Think about it: every one of these projects isn’t just a payout—it’s an instant calling card to land even bigger, fatter contracts. That’s how the rich contractor club keeps getting richer. Winning big jobs brings experience, credibility, and lets them leverage their track records to secure lengthy, recurring government or private sector deals. If you can pull off a five-year, multi-billion-dollar job without flinching, companies and governments aren’t just willing to pay. They’re fighting to pay you.

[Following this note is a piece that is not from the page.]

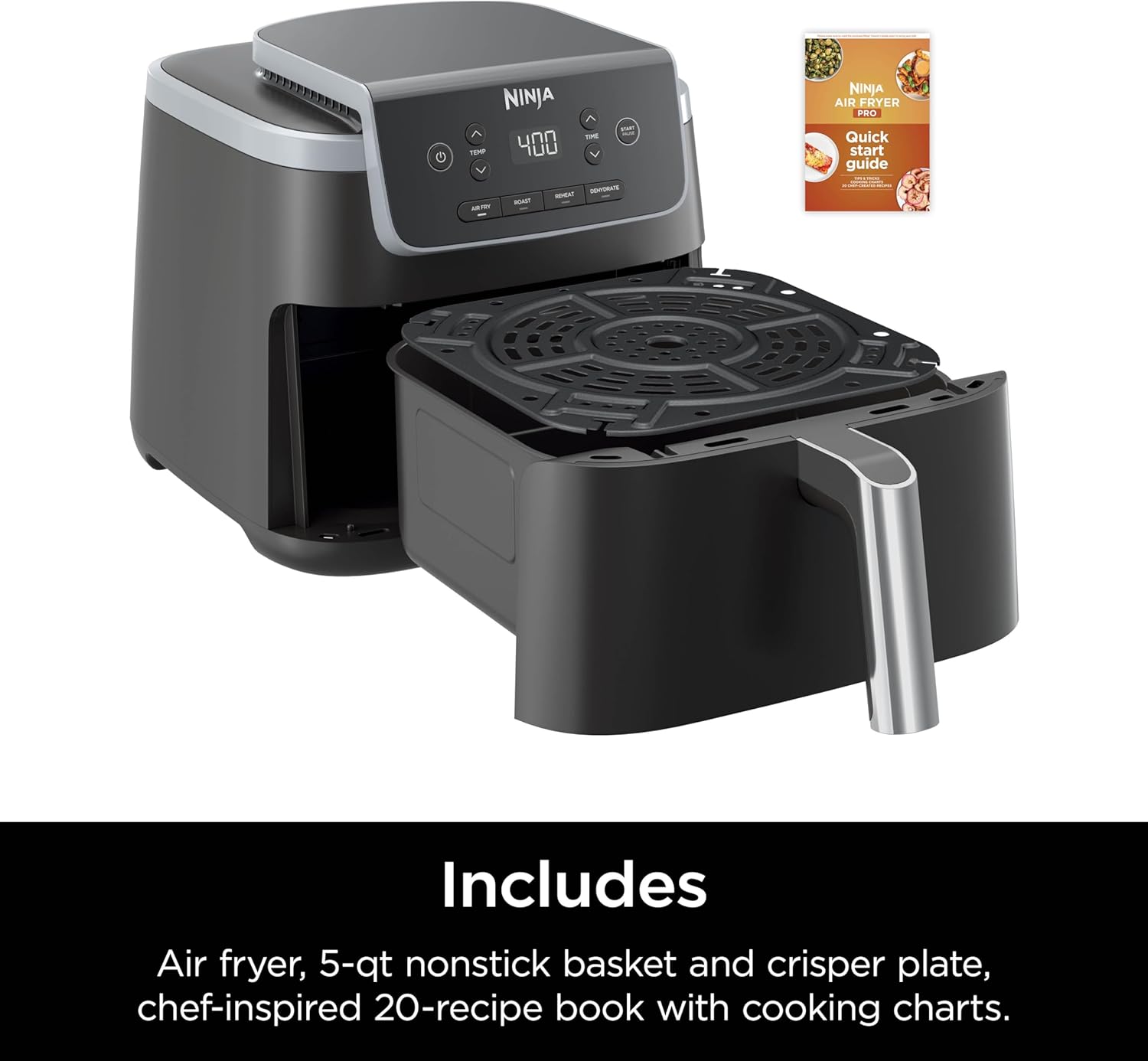 Ninja AF141 Air Fryer Pro 4-in-1 with 5 QT Capacity, Air Fry, Roast, Reheat, Dehydrate, Air Crisp Technology with 400F for hot, crispy results in just minutes, Nonstick Basket & Crisper Plate, Grey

This is where relationships matter too. In the West, family dynasties like Bechtel or Bouygues build trust over decades. In Asia and the Middle East, close ties with governments matter just as much. Sometimes a handshake with a minister is worth more than all the technical expertise in the world. And in these circles, information, speed, and strategic risk equal money.

Now, if you’re itching to know secrets from the inside—here are a few tips if you want to step into this world, or even make your small firm thrive in the shadow of giants:

  • Networking is king. Most huge contracts come from referrals or long-standing relationships, not cold websites or tender forms.
  • Specialize, but know when to diversify. Find your niche (tunnels, data centers, luxury condos) but don’t turn your back on opportunities to spin off into related fields like facilities management or development.
  • Value speed and reliability. The fastest, most dependable firms get jobs, but they also avoid profit-draining costs like delays and overruns.
  • Document everything—legal fights are common at this level, and a lost dispute can vaporize an entire year’s profits.
  • Lean into tech—drones, AI, and modular building techniques now save millions per project, while slashing risks and timelines.

There’s something a bit wild about this corner of the business world. Fortunes go up and down fast, but those at the top? They’ll tell you it takes decades of hustle, laser focus, and a few giant calculated gambles. Max, my dog, probably doesn’t care about any of this—he’s just happy sprawled on the floor as I research—and Lara’s just glad I’m not quitting writing to pour concrete somewhere in Dubai. Still, you’ve got to tip your hat to the men and women who shape the world’s skylines, and bank enough to put most tech millionaires to shame.